▸ **Exercise aim**
Would you please set down, word for word, the lines from the one with "Soldiers patrol as" through the final line of the data below, omitting any pictures?

Pictures with short captions
..............................

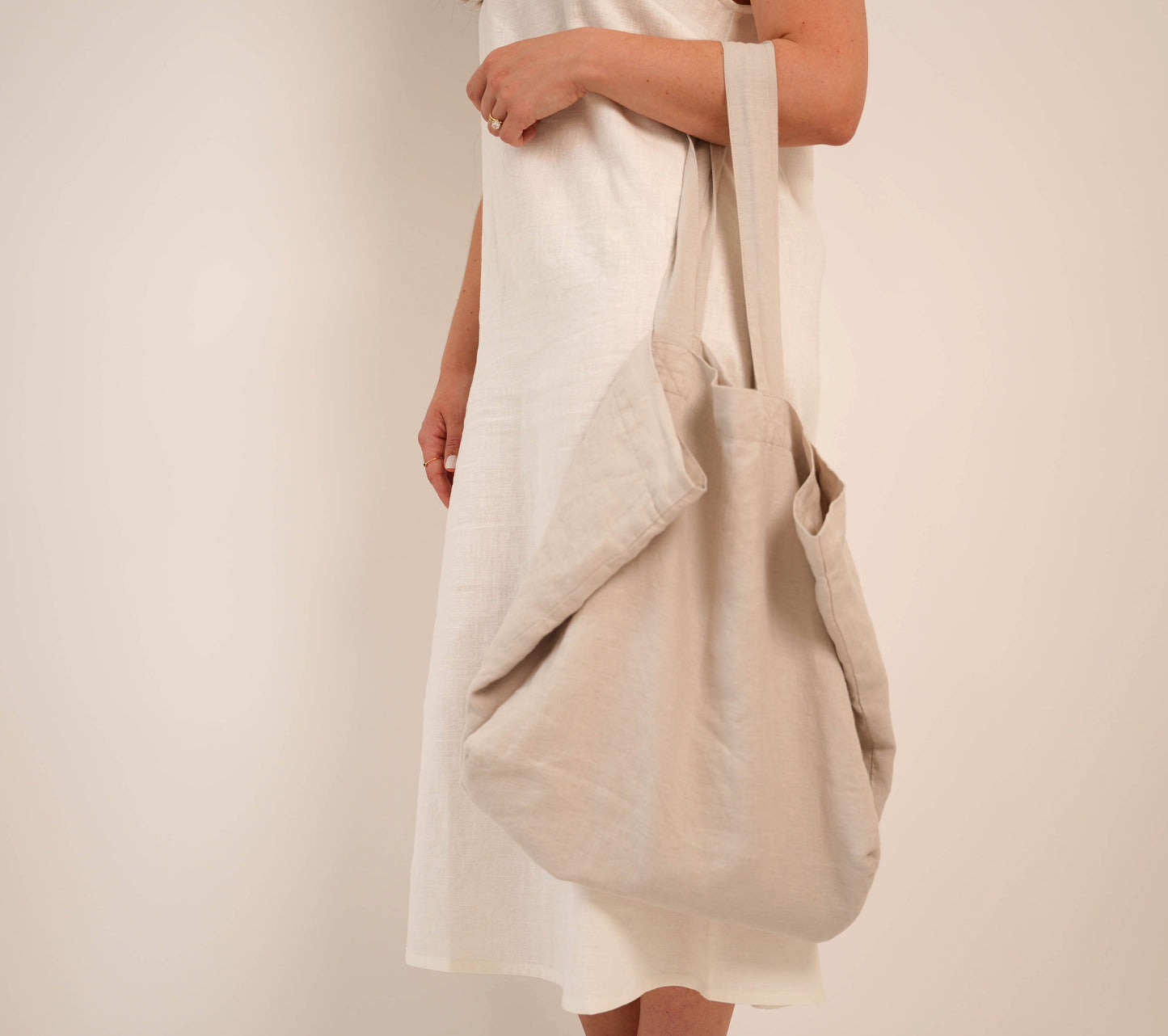 Close-up of woman carrying oversized natural linen tote bag over shoulder, white studio background — Lúa Miami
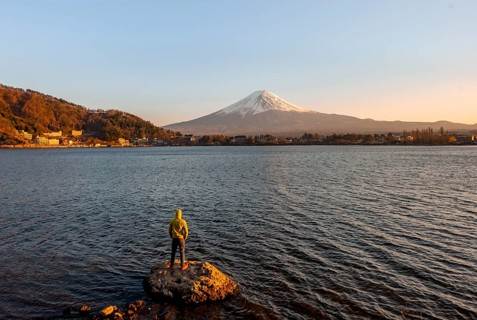 Young man standing on rocks in Lake Kawaguchi, view of Mount Fuji volcano at sunset, Yamanashi
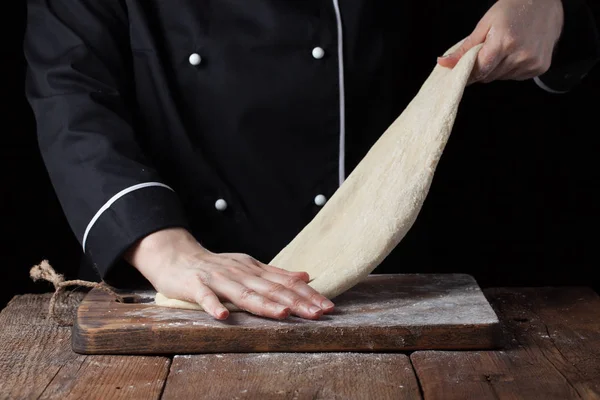 Chef amasando masa, haciendo masa por manos femeninas en la panadería sobre un fondo negro — Foto de Stock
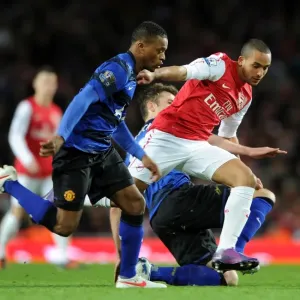 Theo Walcott Dances Past Patrice Evra and Michael Carrick: Arsenal vs Manchester United, Premier League 2011-12 Theo Walcott Dances Past Patrice Evra and Michael Carrick: Arsenal vs Manchester United, Premier League 2011-12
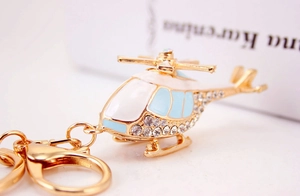 Macro shot of gold helicopter keychain with white body and sparkling rhinestone accents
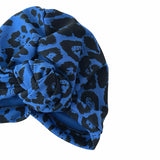 Blue and black patterned headscarf on a white background
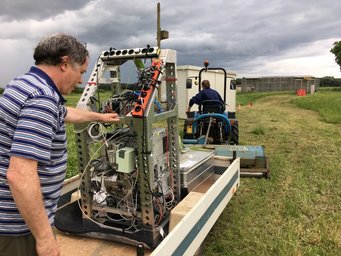 Forscher des MPI für Chemie und der Universität von Pisa installieren das PTR-MS für die Feldmessungen. Eine Person bedient ein komplexes Gerät auf einem Anhänger, während ein Traktor im Hintergrund auf einem Feld steht, umgeben von bewölktem Himmel.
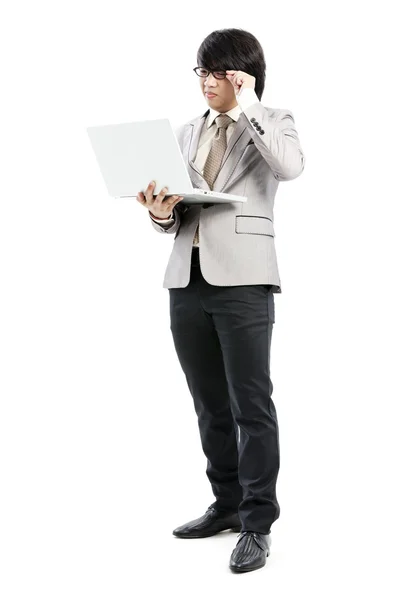 Businessman holding on his computer — Stock Photo, Image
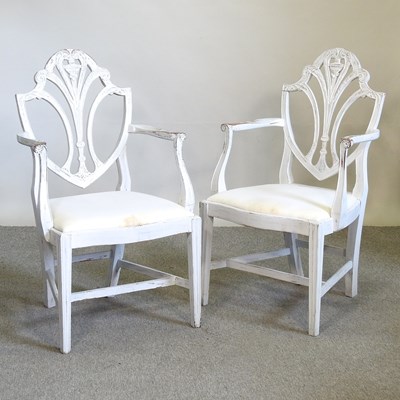 Lot 611 - A pair of white painted armchairs
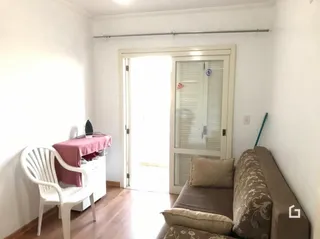 Quarto com paredes brancas e piso de madeira clara.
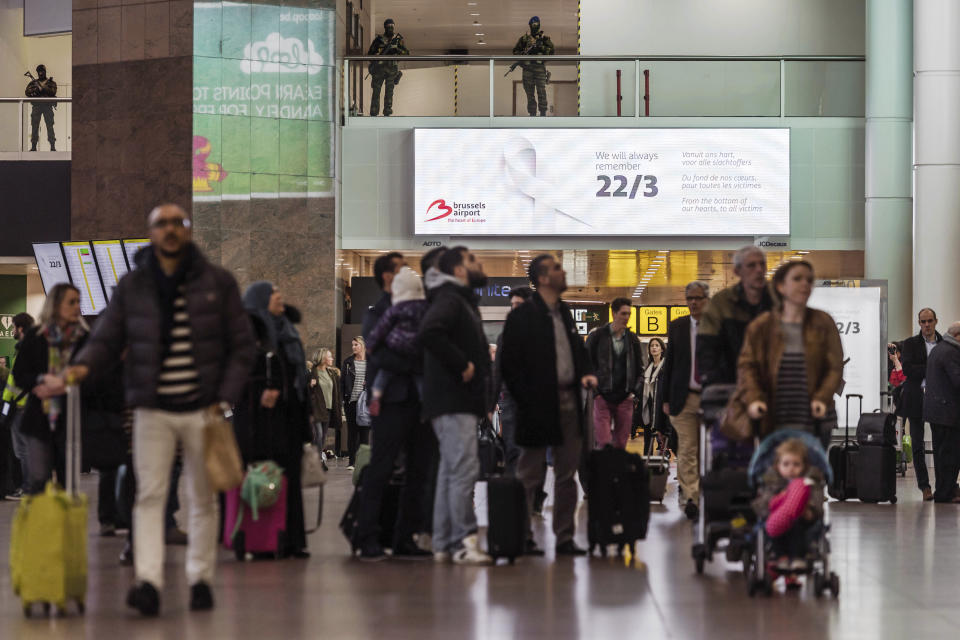 Soldiers patrol as passengers walk through the departure terminal, marking the one-year anniversary at Zaventem Airport in Brussels on Wednesday, March 22, 2017. The suicide bombings at the Brussels airport and subway on March 22, 2016, killed 32 people and wounded more than 300 others. (AP Photo/Geert Vanden Wijngaert)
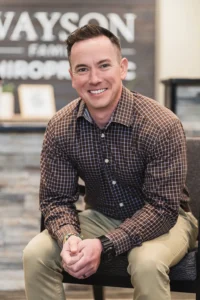 Dr. Thad looking professional sitting on a chair at Wayson Family Chiropractic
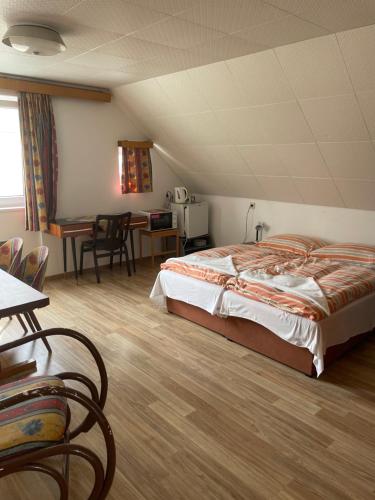 Postel nebo postele na pokoji v ubytování Penzion Fontána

..............................

▸ **Exercise response**
 Soldiers patrol as passengers walk through the departure terminal, marking the one-year anniversary at Zaventem Airport in Brussels on Wednesday, March 22, 2017. The suicide bombings at the Brussels airport and subway on March 22, 2016, killed 32 people and wounded more than 300 others. (AP Photo/Geert Vanden Wijngaert)
 Dr. Thad looking professional sitting on a chair at Wayson Family Chiropractic
 Postel nebo postele na pokoji v ubytování Penzion Fontána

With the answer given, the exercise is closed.